Text excerpt:

++++++++

In a similar fashion to that of the preceding section, we should first wait until use cases emerge and then reconsider an abstraction when its benefits become clear. While developing unneeded functionality is little more than a waste of time, leveraging the wrong abstractions will kill or, at best, cripple our component’s interface. Although good abstractions are a powerful tool that can reduce the complexity and volume of code we write, subjecting consumers to inappropriate abstractions might increase the amount of code they need to write and will forcibly increase complexity by having users bend to the will of the abstraction, causing frustration and eventual abandonment of the poorly abstracted component.
HTTP libraries are a great example of how the right abstraction for an interface depends entirely on the use cases its consumer has in mind. Plain GET calls can be serviced with callbacks or promises, but streaming requires an event-driven interface that allows the consumer to act as soon as the stream has portions of data ready for consumption. A typical GET request could be serviced by an event-driven interface as well, allowing the implementor to abstract every use case under an event-driven model. To the consumer, this model would feel a bit convoluted for the simplest case, however. Even when we’ve grouped every use case under a convenient abstraction, the consumer shouldn’t have to settle for get('/cats').on('data', gotCats) when their use case doesn’t involve streaming. They could be using a simpler get('/cats', gotCats) interface instead, which wouldn’t need to handle error events separately, either, instead relying on the Node.js convention whereby the first argument passed to callbacks is an error or null when everything goes smoothly.
An HTTP library that’s primarily focused on streaming might go for the event-driven model in all cases because convenience methods such as a callback-based interface could be implemented on top of this minimal interface. This is acceptable; we’re focusing on the use case at hand and keeping our API surface as small as possible, while still allowing our library to be wrapped for higher-level consumption. If our library was primarily focused on the experience of leveraging its interface, we might go for the callback- or promise-based approach. When that library then has to support streaming, it might incorporate an event-driven interface. At this point, we’d have to decide whether to expose that kind of interface solely for streaming purposes, or whether it’d be available for commonplace scenarios as well. On the one hand, exposing it solely for the streaming use case keeps the API surface small. On the other, exposing it for every use case results in a more flexible and consistent API, which might be what consumers expect.
Context is of the utmost relevance here. When we’re developing an interface for an open source or otherwise broadly available library, we might need to listen to a variety of folks who’ll be weighing in on how the API should be designed. Depending on our audience, they may prefer a smaller API surface or a flexible interface. Over time, broadly available libraries tend to favor flexibility over simplicity as the number of users grows, and with them, the number of use cases the library needs to support. When the component is being developed in the context of our day jobs, we might not need to cater to a broad audience. It may well be that we ourselves are the only ones who will be consuming the API, or maybe our team. It might be that we belong to a UI platform team that serves the entire company, which would put us in a situation akin to the open source case, though.

++++++++

Data supplied:
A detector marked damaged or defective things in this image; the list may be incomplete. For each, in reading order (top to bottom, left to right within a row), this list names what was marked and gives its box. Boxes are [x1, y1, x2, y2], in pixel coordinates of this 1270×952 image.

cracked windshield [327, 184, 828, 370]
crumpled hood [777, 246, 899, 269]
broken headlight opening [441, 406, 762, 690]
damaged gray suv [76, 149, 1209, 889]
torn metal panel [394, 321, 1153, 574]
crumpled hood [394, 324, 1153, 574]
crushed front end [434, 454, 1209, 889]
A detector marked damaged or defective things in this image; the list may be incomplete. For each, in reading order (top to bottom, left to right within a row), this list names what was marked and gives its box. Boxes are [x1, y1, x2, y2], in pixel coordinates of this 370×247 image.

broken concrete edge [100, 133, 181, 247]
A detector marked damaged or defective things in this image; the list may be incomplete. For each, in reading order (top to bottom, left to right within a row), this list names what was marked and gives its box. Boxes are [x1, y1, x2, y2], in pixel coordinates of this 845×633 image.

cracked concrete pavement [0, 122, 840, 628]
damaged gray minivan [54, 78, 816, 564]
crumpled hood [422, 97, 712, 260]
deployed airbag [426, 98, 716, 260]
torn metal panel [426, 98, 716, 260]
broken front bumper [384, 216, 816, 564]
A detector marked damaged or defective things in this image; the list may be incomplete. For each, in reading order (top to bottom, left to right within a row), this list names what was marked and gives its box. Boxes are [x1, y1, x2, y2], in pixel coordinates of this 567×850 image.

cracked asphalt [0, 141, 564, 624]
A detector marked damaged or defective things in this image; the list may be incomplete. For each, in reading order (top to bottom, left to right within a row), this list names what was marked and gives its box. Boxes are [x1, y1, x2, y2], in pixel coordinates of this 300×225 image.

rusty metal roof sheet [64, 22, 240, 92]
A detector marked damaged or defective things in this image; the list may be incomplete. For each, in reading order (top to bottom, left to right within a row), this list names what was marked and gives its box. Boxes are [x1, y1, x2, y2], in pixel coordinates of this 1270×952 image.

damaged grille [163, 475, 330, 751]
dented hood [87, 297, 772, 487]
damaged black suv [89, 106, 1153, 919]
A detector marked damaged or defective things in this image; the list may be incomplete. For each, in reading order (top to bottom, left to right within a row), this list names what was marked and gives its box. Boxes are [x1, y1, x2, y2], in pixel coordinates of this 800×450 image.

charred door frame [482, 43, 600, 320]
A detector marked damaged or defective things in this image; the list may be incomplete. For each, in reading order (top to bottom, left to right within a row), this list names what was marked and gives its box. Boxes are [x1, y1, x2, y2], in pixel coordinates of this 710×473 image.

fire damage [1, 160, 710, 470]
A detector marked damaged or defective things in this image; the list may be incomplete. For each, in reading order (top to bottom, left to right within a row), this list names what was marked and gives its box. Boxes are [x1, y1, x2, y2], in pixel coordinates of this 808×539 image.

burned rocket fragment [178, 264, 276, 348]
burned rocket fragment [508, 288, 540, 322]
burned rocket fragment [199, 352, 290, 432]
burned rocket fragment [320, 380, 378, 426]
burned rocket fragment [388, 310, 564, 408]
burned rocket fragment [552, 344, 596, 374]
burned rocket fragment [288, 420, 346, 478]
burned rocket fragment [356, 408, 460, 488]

++++++++

To be done:
a - In the API design text, what convention lets the simpler get('/cats', gotCats) interface skip handling error events separately?
b - Name every interface style the API design text gives for servicing HTTP requests.
c - Reproduce the API design text from "Context is of" up to and including "source case, though.".

Answers to the problems:
a - The Node.js convention where the first argument passed to callbacks is an error, or null when everything goes smoothly.

b - Callbacks, promises, and an event-driven interface.

c -
Context is of the utmost relevance here. When we’re developing an interface for an open source or otherwise broadly available library, we might need to listen to a variety of folks who’ll be weighing in on how the API should be designed. Depending on our audience, they may prefer a smaller API surface or a flexible interface. Over time, broadly available libraries tend to favor flexibility over simplicity as the number of users grows, and with them, the number of use cases the library needs to support. When the component is being developed in the context of our day jobs, we might not need to cater to a broad audience. It may well be that we ourselves are the only ones who will be consuming the API, or maybe our team. It might be that we belong to a UI platform team that serves the entire company, which would put us in a situation akin to the open source case, though.